_Probeer het_.
Kun je de tekst over de waarschuwing veiligheidsafstand hieronder volledig en woord voor woord citeren?

_Geciteerde passage_.

════

Terug naar de lijst

Waarschuwing veiligheidsafstand

  • 1
  • 2
  • 3
  • 4
  • 5

Waarschuwing veiligheidsafstand

Gebaseerd op de informatie van de radar 2 en camera 1 informeert deze functie de bestuurder over het tijdsinterval tussen de eigen auto en de voorligger zodat een veilige afstand tussen de twee auto's kan worden aangehouden.
De functie wordt geactiveerd wanneer de rijsnelheid tussen ongeveer 30 en 150 of 160 km/u ligt, afhankelijk van de auto.

Plaats van de camera 1

Zorg ervoor dat de voorruit niet is bedekt (door vuil, modder, condens enz.).

Plaats van de radar 2

Zorg ervoor dat het radargebied niet wordt geblokkeerd (door vuil, modder, sneeuw, een verkeerd gemonteerde nummerplaat voor, enz.) of wordt geraakt, gewijzigd (bijv. met autolak) of afgedekt door accessoires aan de voorzijde van het voertuig (bijv. op de grille of het logo, enz.).

════

_Vermelde items_.

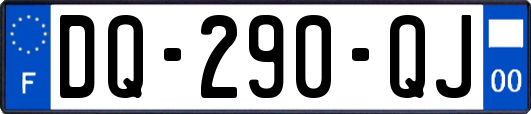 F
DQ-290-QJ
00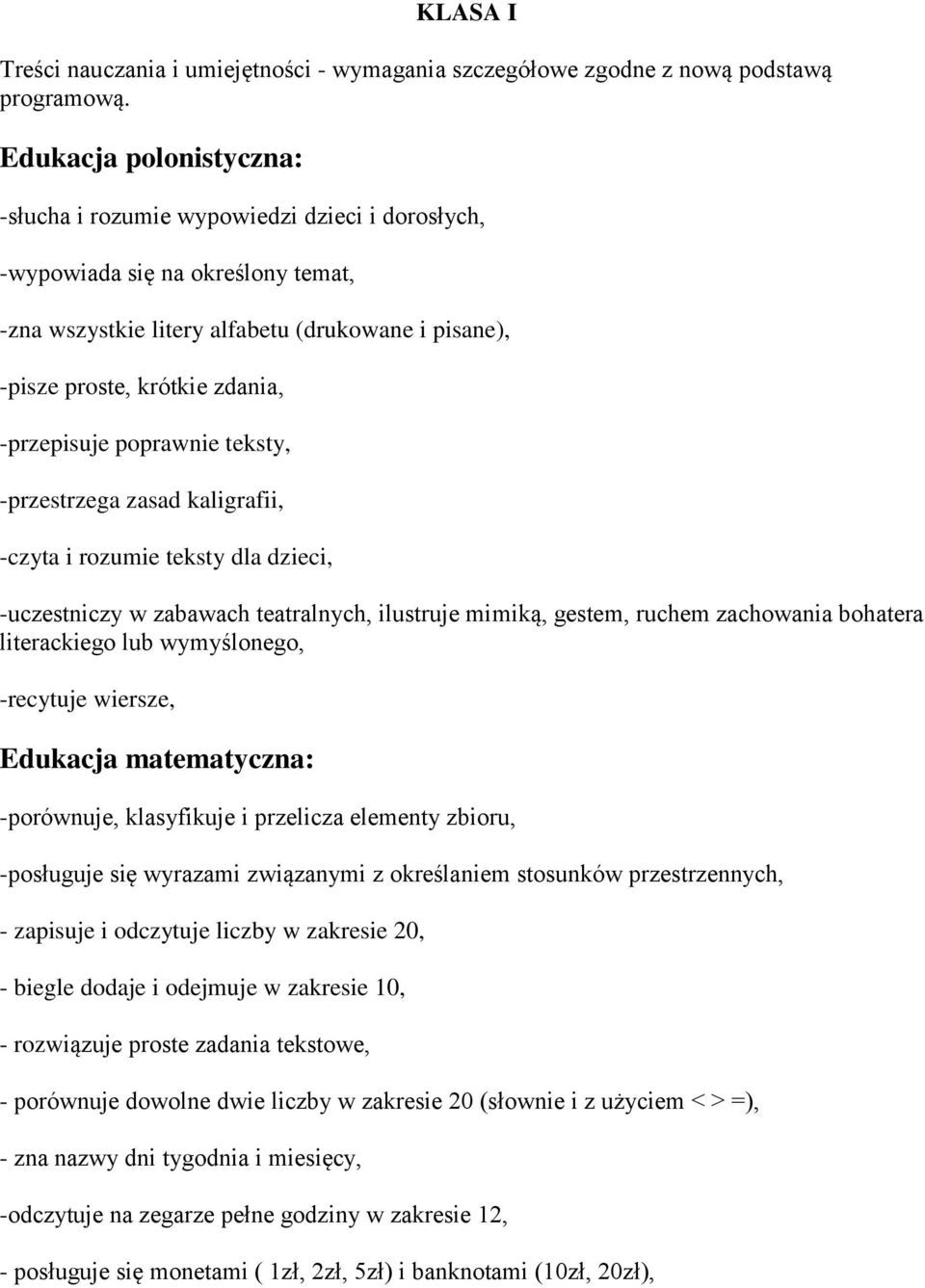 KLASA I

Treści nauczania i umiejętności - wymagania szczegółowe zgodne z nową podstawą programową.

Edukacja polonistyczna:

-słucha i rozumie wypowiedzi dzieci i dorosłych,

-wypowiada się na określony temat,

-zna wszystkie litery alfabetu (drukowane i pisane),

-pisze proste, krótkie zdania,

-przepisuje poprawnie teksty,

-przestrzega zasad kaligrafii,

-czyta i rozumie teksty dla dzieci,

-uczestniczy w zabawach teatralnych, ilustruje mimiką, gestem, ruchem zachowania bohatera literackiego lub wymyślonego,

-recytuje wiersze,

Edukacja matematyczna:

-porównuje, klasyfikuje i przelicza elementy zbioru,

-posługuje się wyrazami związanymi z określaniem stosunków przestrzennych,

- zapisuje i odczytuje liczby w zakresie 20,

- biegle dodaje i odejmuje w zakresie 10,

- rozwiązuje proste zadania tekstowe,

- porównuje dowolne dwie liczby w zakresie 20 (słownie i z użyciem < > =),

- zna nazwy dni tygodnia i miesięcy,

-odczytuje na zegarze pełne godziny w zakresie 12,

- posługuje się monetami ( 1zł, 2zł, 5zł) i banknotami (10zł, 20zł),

════

_Resultaat opdracht_.
Terug naar de lijst

Waarschuwing veiligheidsafstand

  • 1
  • 2
  • 3
  • 4
  • 5

Waarschuwing veiligheidsafstand

Gebaseerd op de informatie van de radar 2 en camera 1 informeert deze functie de bestuurder over het tijdsinterval tussen de eigen auto en de voorligger zodat een veilige afstand tussen de twee auto's kan worden aangehouden.
De functie wordt geactiveerd wanneer de rijsnelheid tussen ongeveer 30 en 150 of 160 km/u ligt, afhankelijk van de auto.

Plaats van de camera 1

Zorg ervoor dat de voorruit niet is bedekt (door vuil, modder, condens enz.).

Plaats van de radar 2

Zorg ervoor dat het radargebied niet wordt geblokkeerd (door vuil, modder, sneeuw, een verkeerd gemonteerde nummerplaat voor, enz.) of wordt geraakt, gewijzigd (bijv. met autolak) of afgedekt door accessoires aan de voorzijde van het voertuig (bijv. op de grille of het logo, enz.).